Check your understanding
[a] Summarize the floor-tiling text in two sentences.
[b] In the floor-tiling text, what ratio of water is used to dilute the SBR primer for concrete?
[c] Resume the floor-tiling text after its last sentence.

Text shown
If the holes are large or deep, fill them with a mixture of sand and
cement. We supply fibre reinforced self levelling compound that will level from
3-50mm. If the floor to be tiled is freshly laid concrete the
general rule of thumb is to allow at least a week per inch depth of
concrete laid; if your floor is 4" thick then allow at least 4 weeks
for it to dry before tiling. Prime the concrete with SBR primer diluted
1:3 with clean water - do not use PVA.
Existing tiled floors need to be swept clean of loose dust, mopped clean and allowed to dry. It is advisable to prime the floor with a universal bonding agent mixed with adhesive powder to make a slurry coat (2 parts adhesive + 1 part neat SBR primer) and paint/trowel this on first and allow to dry. Any loose tiles will need taking up and the hole left behind filled with adhesive the day before fixing.
Tiling:
Before mixing up any adhesive always loose lay a large area of tiles to
familiarise yourself with the tiles, the grout joint width and the
pattern you are laying them in. Shaded tiles are best mixed as you lay
them out to give a good blend across the floor. Make sure that your
tiles fit across the room nicely without very tiny cuts at one side and
perpendicular to the main walls or walkway into the room. Many tiles
vary in size between each other so it is normal to have to use a larger
grout joint or "wangle" the joints to make the floor look right. If you
find any problems with the tiles contact us straight away before
attempting to lay any tiles. Once the tiles are fixed down it is
impossible to exchange any that you may be unhappy with. We recommend
you check the tiles as soon as you get them home, preferably several
days before the day you intend to tile.
Use a good quality polymer modified floor adhesive, sometimes referred to as a single part flexible adhesive, with 2 good clean buckets the relevant notched trowel and a sponge to clean excess adhesive off the tile faces. Mix the adhesive with water as per the manufacturers instructions, spread an area of about a square metre at a time onto the floor with the trowel leaving a "combed bed" of adhesive over the entire area where the tiles are to be fixed. Place the tiles down and apply firm pressure to them to ensure that they are correctly bedded into the adhesive. It is important to strive for 100% coverage of adhesive under the tiles so as to not leave voids where there is no support. Continue to lay the tiles and space them accordingly. Tilers will often do the cuts before mixing the adhesive at the "loose lay" stage so they can continue laying the tiles uninterrupted, some people prefer to cut the tiles as they go along. Clean with fresh water and a sponge the tile surface as you go along, make sure the grout joints do not have adhesive in them near to the surface of the joint otherwise the adhesive can show through the grout once finished. Work as cleanly as you can keeping your tools clean too. Once the tiles have set (usually after around 3 hours) the floor can accept light foot traffic. The next day they will be set firm.

Supplied data
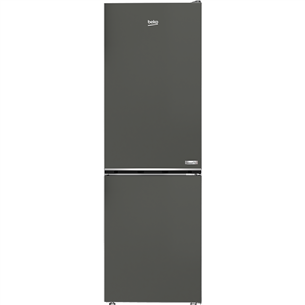 Beko, Beyond, NoFrost, 316 л, высота 187 см, серый - Холодильник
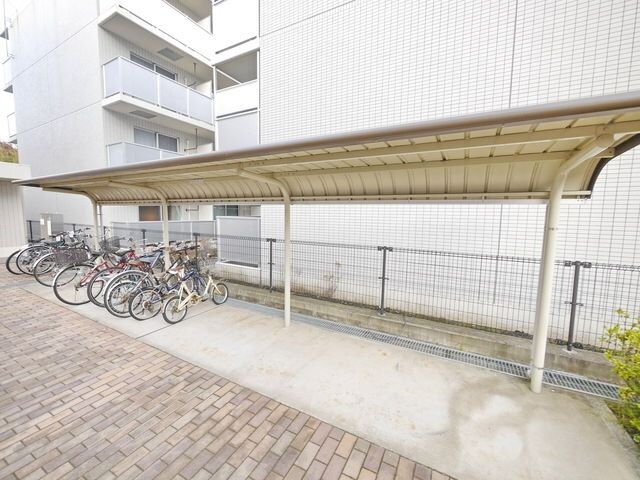 レオパレスパルコートＡの物件内観写真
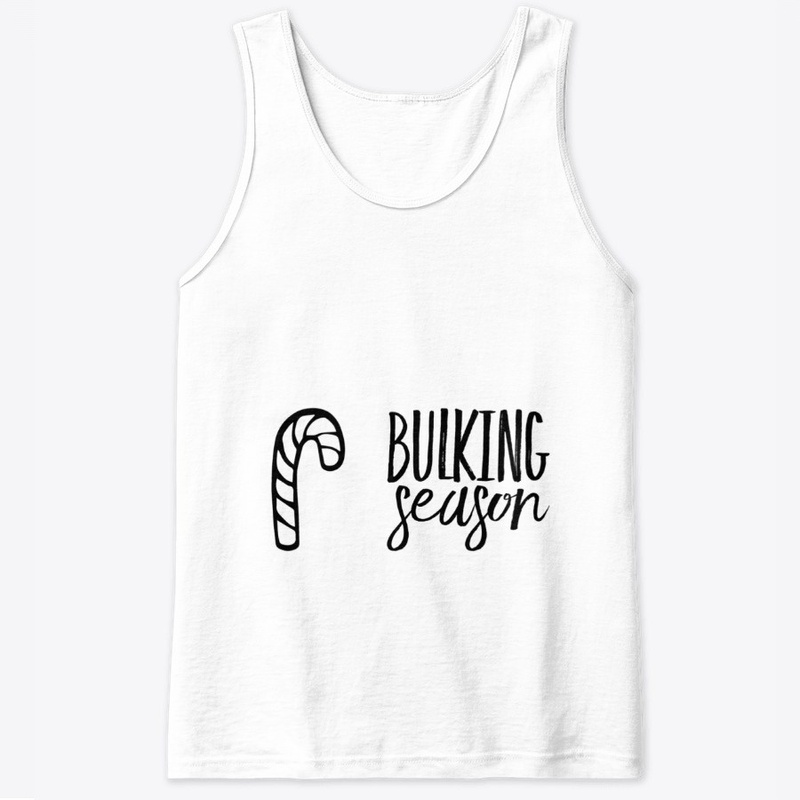 BULKING SEASON CHRISTMAS EDITION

Answers per task
[a] Before tiling, large or deep holes should be filled, new concrete should be left to dry for at least a week per inch of depth and primed with diluted SBR primer, and existing tiled floors should be cleaned and primed with a slurry coat. The tiles should be loose laid and checked first, then pressed into a combed bed of polymer modified adhesive with full coverage and cleaned as the work goes on, and they can take light foot traffic after about 3 hours.

[b] The primer is diluted 1:3 with clean water.

[c]
Fixing "man made tiles" onto timber floors
Most man made floor tiles are now made of porcelain so for this guide we will assume the tiles are porcelain, if they are ceramic it will not make any difference for the purpose of this guide. Whatever way you achieve it the best floor is a solid & rigid floor when tiling. We prefer to make floors as stiff as possible then use a flexible adhesive & grout as well.
Tongue & grooved floorboards or chipboard floor panels/boards
Preparation:
The timber floor needs to be swept clean first and any loose pieces
removed. The floor should then be screwed down firmly using brass
screws, any really bad boards need to be replaced and noggins put
between joists to provide extra strengthening if required. The idea is
to make the floor rigid and provide a smooth surface in preparation to
tile.
Exterior grade (or marine) plywood - 15mm thick was always used for many years but it is cumbersome and the major problem with plywood is being too thick and handling it in big sheet form. If you use plywood it needs to have the edges primed first and then laid onto the timber floor and screwed down every 6-12" using brass screws. Then once fixed prime with SBR primer prior to tiling with single part flexible adhesive & grout.
An excellent alternative to exterior plywood is cement based backer boards - No More Ply or Hardie Backer. These boards are rigid, waterproof and at only 6mm thick are ideal when you do not want to raise the floor level too much. They are convenient as they come in a more manageable size :- 1200X600mm & 1500x900mm and as mentioned just 6mm thick. These are quickly laid using a polyeurethane glue and just 12 screws per sheet. These should be laid at right angles to the way the existing boards go and staggered in a brickbond fashion for extra strength. Any tiny gaps should be filled using the adhesive provided. Once laid these are primed with SBR primer and then tiled using a polymer modified cement based floor tile adhesive and with an additive in with the grout or the flexible grout we stock. These boards are always in stock and not expensive. Typically 1 tube of glue is required for 3 sheets of board, the screws are self starting and 25mm long so as not to go into any pipes under your floor boards.
Tiling:
Once your floor is primed and ready loose lay an area of tiles to
familiarise yourself with the tiles, the grout joint width and the
pattern you are laying them in. Tiles do vary in size and sometimes you
need to be prepared to adjust the grout widths to accomodate this -
this is normal. Very large tiles can slightly bow. Shaded tiles are
best mixed to give a good blend across the floor.
Make sure that your tiles fit across the room nicely without very tiny
cuts at one side and perpendicular to the main walls or walkway into
the room.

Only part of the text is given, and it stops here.